[EXCERPT]

= = =

5. Which is stronger: a hydrogen bond or a Van der Waals force? Explain why.
A hydrogen bond is significantly stronger than a typical Van der Waals force. A hydrogen bond is a special, stronger type of dipole-dipole interaction that occurs when hydrogen is bonded to a highly electronegative atom like nitrogen, oxygen, or fluorine. This creates a very strong, permanent dipole. In contrast, the most common type of Van der Waals force, the London dispersion force, arises from weak, temporary dipoles. The permanent and stronger nature of the dipole in hydrogen bonding results in a much stronger attraction.
6. How do London dispersion forces arise even in completely non-polar atoms like Helium (He)?
Even in a non-polar atom like Helium, the electrons are in constant, random motion. At any given instant, the electron distribution can be uneven, creating a temporary, instantaneous dipole where one side of the atom is slightly negative and the other is slightly positive. This fleeting dipole can then induce a dipole in a neighbouring Helium atom, leading to a weak, short-lived electrostatic attraction. These attractions, occurring constantly between atoms, are the London dispersion forces.

= = =

[DATA SECTION]

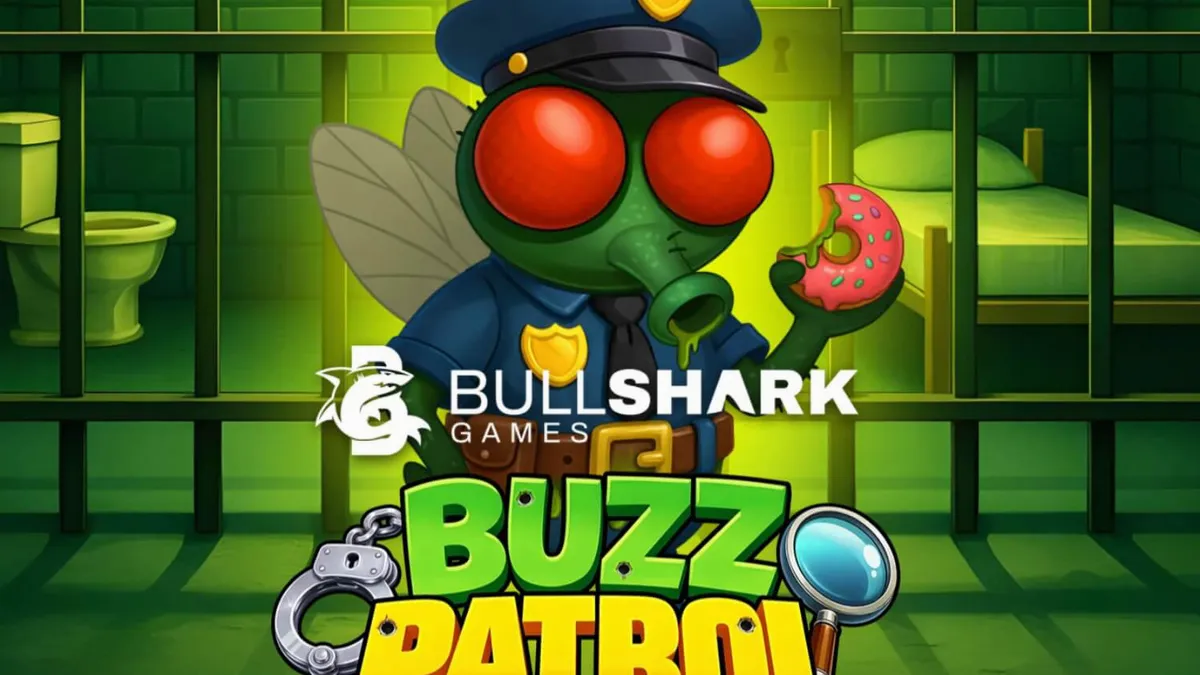 Tampilan visual slot Buzz Patrol dengan karakter lalat polisi yang lucu dan latar belakang urban yang penuh warna.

= = =

[DIRECTIONS]
(a) Answer these from the excerpt on intermolecular forces, one line each:
(i) Which atoms can hydrogen be bonded to for a hydrogen bond to form?
(ii) What does the text name as the most common type of Van der Waals force?
(iii) What does the text say the electrons in a Helium atom are always doing?
(b) In the excerpt on intermolecular forces, copy everything from "5. Which is" down to "like Helium (He)?", changing "Van der Waals" to "van der Waals" each time it appears.
(c) Carry on the text about intermolecular forces, starting after its last sentence.

[ANSWERS BELOW]
(a)
(i) A highly electronegative atom like nitrogen, oxygen, or fluorine.
(ii) The London dispersion force.
(iii) They are in constant, random motion.

(b)
5. Which is stronger: a hydrogen bond or a van der Waals force? Explain why.
A hydrogen bond is significantly stronger than a typical van der Waals force. A hydrogen bond is a special, stronger type of dipole-dipole interaction that occurs when hydrogen is bonded to a highly electronegative atom like nitrogen, oxygen, or fluorine. This creates a very strong, permanent dipole. In contrast, the most common type of van der Waals force, the London dispersion force, arises from weak, temporary dipoles. The permanent and stronger nature of the dipole in hydrogen bonding results in a much stronger attraction.
6. How do London dispersion forces arise even in completely non-polar atoms like Helium (He)?

(c)
7. Can you provide a real-world example where Van der Waals forces are clearly observable?
A classic real-world example is the ability of a gecko to climb smooth surfaces like glass. A gecko's feet are covered in millions of microscopic hairs called setae, which are further split into even smaller tips called spatulae. This structure massively increases the surface area in contact with the wall. The cumulative effect of the weak Van der Waals forces between the spatulae and the surface molecules is strong enough to support the gecko's entire body weight.